I’ll help by listing possibilities [no comment on whether or not each one actually is remotely a good idea, more a braindump of things that people could hypothetically want]:

  • Protocol changes that print coins and direct them to specific producers of public goods relevant to the blockchain (eg. the Ethereum Foundation, eth2 client devs)
  • Protocol changes that print coins and direct them to per-person airdrops
  • Protocol changes that print coins and direct them to specific producers of public goods relevant to wider society (eg. print 2 million coins and give them to the Against Malaria Foundation)
  • Protocol changes that print coins and direct them to “credibly neutral” public goods mechanisms like liberal radical gadgets
  • Unstucking stuck funds
  • Resolving future DAO-like scenarios
  • Shutting down smart contracts associated with applications that are illegal and disapproved almost everywhere
  • Shutting down smart contracts associated with applications that violate sanctions that are supported by the US government, but opposed by Russia and/or China (or vice versa)
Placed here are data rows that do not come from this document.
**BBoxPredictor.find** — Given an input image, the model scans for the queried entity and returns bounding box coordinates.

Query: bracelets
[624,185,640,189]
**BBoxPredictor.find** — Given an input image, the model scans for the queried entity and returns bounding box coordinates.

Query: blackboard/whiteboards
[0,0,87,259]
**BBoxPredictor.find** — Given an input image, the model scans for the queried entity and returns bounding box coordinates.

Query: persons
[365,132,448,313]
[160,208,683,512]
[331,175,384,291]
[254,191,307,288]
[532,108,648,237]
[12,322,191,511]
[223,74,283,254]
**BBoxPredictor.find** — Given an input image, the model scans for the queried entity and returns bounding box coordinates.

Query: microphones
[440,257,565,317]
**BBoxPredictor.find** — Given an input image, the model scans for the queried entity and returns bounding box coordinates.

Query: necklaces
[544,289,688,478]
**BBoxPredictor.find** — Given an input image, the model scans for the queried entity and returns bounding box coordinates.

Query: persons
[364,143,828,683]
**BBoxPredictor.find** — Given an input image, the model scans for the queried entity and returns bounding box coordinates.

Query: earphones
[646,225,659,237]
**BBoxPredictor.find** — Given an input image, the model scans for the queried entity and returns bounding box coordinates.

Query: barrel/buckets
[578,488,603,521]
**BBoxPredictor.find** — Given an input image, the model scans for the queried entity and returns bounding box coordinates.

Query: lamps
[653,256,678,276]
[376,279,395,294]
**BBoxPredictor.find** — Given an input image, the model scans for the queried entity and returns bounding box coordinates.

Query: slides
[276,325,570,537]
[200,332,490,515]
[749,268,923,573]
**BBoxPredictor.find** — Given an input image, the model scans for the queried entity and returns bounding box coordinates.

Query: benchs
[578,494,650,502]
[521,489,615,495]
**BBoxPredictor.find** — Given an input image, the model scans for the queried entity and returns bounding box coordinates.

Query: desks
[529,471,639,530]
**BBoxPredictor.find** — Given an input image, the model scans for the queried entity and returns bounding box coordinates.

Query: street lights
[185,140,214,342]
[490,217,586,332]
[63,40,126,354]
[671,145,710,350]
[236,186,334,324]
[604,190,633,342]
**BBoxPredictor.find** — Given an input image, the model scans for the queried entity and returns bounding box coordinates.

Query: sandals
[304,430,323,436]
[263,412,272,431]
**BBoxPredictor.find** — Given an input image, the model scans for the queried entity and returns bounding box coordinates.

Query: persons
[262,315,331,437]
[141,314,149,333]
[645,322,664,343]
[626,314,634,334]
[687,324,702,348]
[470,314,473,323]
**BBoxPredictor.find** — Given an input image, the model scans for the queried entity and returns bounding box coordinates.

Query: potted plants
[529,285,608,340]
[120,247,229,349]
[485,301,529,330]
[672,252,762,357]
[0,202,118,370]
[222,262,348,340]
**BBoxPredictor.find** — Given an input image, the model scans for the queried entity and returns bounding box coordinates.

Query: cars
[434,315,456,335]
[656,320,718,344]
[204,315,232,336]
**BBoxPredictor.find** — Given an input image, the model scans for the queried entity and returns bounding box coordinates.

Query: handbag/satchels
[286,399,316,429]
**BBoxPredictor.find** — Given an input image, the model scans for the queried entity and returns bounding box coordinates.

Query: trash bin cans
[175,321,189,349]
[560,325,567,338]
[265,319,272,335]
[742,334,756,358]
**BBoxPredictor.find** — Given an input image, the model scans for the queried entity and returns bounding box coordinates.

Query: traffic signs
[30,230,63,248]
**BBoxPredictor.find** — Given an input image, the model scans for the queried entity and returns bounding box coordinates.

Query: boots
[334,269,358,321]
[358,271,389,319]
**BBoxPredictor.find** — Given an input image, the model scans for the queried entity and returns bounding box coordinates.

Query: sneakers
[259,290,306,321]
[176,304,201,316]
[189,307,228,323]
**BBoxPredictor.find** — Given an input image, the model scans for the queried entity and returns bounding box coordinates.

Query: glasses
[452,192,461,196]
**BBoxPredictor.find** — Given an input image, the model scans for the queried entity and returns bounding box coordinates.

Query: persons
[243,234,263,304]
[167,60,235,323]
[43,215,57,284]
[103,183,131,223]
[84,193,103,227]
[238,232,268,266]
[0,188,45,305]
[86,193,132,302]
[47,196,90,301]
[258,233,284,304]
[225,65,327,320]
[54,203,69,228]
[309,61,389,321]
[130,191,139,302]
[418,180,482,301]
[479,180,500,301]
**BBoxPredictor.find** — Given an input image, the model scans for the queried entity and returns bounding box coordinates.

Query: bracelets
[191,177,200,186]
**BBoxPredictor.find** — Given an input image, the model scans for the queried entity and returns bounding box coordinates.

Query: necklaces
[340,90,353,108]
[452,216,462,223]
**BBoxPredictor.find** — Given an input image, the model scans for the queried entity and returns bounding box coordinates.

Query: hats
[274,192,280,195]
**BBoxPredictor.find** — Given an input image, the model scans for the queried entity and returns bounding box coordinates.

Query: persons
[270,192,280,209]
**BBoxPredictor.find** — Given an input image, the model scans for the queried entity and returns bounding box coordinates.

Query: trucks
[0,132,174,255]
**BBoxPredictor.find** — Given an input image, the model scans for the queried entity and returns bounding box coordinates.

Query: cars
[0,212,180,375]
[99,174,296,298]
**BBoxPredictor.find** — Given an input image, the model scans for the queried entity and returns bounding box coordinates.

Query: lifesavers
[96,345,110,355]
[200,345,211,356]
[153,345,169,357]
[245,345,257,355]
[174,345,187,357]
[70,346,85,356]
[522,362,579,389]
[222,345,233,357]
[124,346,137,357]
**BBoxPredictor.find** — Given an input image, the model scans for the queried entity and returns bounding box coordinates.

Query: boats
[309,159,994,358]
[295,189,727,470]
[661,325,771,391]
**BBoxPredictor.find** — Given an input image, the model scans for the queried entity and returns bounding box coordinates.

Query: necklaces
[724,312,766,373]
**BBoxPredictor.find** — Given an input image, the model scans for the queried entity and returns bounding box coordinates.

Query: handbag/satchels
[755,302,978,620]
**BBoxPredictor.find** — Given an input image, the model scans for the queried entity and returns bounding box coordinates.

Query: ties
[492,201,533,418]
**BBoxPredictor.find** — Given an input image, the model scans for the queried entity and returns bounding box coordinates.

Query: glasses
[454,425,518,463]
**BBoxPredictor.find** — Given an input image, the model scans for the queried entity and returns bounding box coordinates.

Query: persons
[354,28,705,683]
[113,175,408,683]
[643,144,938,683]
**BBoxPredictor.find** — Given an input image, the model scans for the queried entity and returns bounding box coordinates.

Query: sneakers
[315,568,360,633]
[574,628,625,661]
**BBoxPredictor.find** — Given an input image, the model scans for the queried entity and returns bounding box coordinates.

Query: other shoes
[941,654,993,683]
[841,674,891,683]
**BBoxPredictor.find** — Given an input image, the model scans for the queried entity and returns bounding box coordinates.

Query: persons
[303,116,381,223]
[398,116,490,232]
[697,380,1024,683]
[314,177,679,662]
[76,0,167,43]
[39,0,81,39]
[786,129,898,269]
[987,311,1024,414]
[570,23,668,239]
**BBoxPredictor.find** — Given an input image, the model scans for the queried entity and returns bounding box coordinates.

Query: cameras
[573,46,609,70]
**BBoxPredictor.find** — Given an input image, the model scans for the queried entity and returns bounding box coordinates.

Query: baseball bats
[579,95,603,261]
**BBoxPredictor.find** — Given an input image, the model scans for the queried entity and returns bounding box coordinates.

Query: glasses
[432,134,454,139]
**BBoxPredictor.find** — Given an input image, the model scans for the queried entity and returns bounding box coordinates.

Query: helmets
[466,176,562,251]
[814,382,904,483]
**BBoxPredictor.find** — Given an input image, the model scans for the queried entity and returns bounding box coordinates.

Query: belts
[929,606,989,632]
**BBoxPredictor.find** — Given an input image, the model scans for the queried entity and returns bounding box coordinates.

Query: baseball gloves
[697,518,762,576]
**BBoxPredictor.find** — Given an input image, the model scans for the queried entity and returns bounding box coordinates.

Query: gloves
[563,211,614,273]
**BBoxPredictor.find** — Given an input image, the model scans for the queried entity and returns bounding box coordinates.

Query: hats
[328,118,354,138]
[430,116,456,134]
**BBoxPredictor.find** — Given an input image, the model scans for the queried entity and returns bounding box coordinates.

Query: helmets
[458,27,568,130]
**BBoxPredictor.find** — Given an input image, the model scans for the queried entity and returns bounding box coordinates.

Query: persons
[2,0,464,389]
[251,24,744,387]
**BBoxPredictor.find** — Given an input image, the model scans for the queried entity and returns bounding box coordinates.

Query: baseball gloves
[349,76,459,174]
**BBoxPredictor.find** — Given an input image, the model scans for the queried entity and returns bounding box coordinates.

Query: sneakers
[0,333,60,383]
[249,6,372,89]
  • Shutting down smart contracts associated with applications that violate the sensibilities of the US Blue Tribe (eg. Gab)
  • Shutting down smart contracts associated with applications that the US Blue Tribe is totally cool with, but violate the sensibilities of other tribes (eg. something involving undocumented immigrants)
  • Deleting data from the state whose availability violates almost all of our moral sensibilities
  • Making protocol decisions with the intention of making the protocol less usable for more immoral kinds of applications (eg. if we believe very high levels of software autonomy are dangerous, then we could deliberately decide NOT to build in a layer-1 in-protocol MPC that would facilitate autonomous software that can hold secrets)

Which of these do you support, and which do you not? How confident are you that your views align with the majority, and how willing are you to accept majorities doing any of the above without your consent as the price to pay for being able to achieve any of the above as part of a majority without some minority’s consent? Are there categories of possibilities that you think about that I did not even list above?